アーセナル、セットプレーで新たな強み アルテタ監督「すべてにおいて“王”でありたい」

アーセナルのミケル・アルテタ監督は、セットプレーからの得点増加に触れ、チームの進化を強調した。イギリスのメディア『BBC』が報じたところによると、アルテタ監督が指揮を執ってからのアーセナルは、フリーキックやコーナーキックなどのセットプレーを重要な得点源として活用しており、特に昨シーズンからはその傾向が顕著となっている。
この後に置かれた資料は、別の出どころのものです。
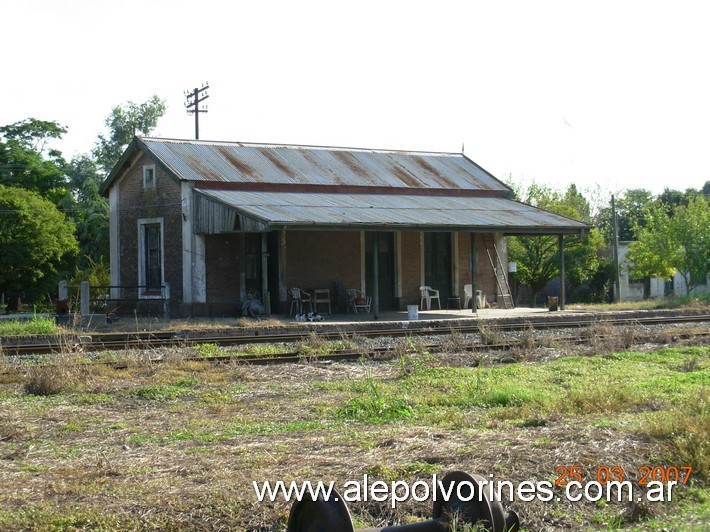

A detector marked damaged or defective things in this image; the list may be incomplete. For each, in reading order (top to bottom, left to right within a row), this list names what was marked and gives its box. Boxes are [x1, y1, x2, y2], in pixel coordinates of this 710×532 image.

rusty roof [131, 138, 512, 192]
rusty roof [197, 189, 592, 235]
セットプレーコーチであるニコラ・ジョバー氏の指導が実を結び、アーセナルは昨シーズン以降、コーナーキックから「22」得点を記録。この攻撃面での進化が、チームの成績にも好影響を与えている。先日のマンチェスター・ユナイテッド戦では、アーセナルが2つのコーナーキックから得点を挙げて勝利を収め、解説者や元選手から高い評価を受けた。
特に、元ブルガリア代表FWのディミタール・ベルバトフ氏は、アーセナルのセットプレーを絶賛し、「アーセナルは新たなストーク・シティだ!」と驚きを表明。かつてストーク・シティはロングスローやセットプレーを武器に強力な攻撃を展開していたが、ベルバトフ氏はその強さをアーセナルにも見出している。
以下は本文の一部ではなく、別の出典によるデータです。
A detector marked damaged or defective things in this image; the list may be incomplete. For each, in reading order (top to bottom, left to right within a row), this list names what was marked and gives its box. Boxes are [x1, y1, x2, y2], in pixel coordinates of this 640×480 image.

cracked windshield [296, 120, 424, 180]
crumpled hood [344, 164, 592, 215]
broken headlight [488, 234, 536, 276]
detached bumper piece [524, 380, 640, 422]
ストーク・シティは、2008年から2013年にかけてトニー・ピューリス元監督のもと、セットプレーからの得点がリーグ戦合計で「188」ゴール中、43.1%にあたる「81」ゴールを占めるなど、その強力なセットプレー戦術で注目を集めていた。
アルテタ監督は、ベルバトフ氏のコメントを「褒め言葉」と受け止め、「私たちはすべてにおいて“キング”でありたい」と述べ、自信を表明。セットプレーを含む多様な得点パターンに自信を持ち、アーセナルのプレースタイルの進化を象徴している。
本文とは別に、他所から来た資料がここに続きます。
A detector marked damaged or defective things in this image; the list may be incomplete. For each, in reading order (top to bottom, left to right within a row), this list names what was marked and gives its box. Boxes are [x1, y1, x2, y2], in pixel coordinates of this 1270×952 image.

監督はさらに、「セットプレー、ハイプレス、オープンスペースでの攻撃において世界一でありたい。そして、もちろんスタジアムの最高の雰囲気も重要だ」と語り、タイトル奪還を目指す意気込みを改めて表明。過去20年間において、アーセナルは得点力不足やビッグゲームでの勝利に課題を抱えていたが、今季はその改善に成功し、21年ぶりのリーグ制覇を目指している。
現在、アーセナルは首位リヴァプールに勝ち点「7」の差で迫っており、8日には敵地でフルアムと対戦する。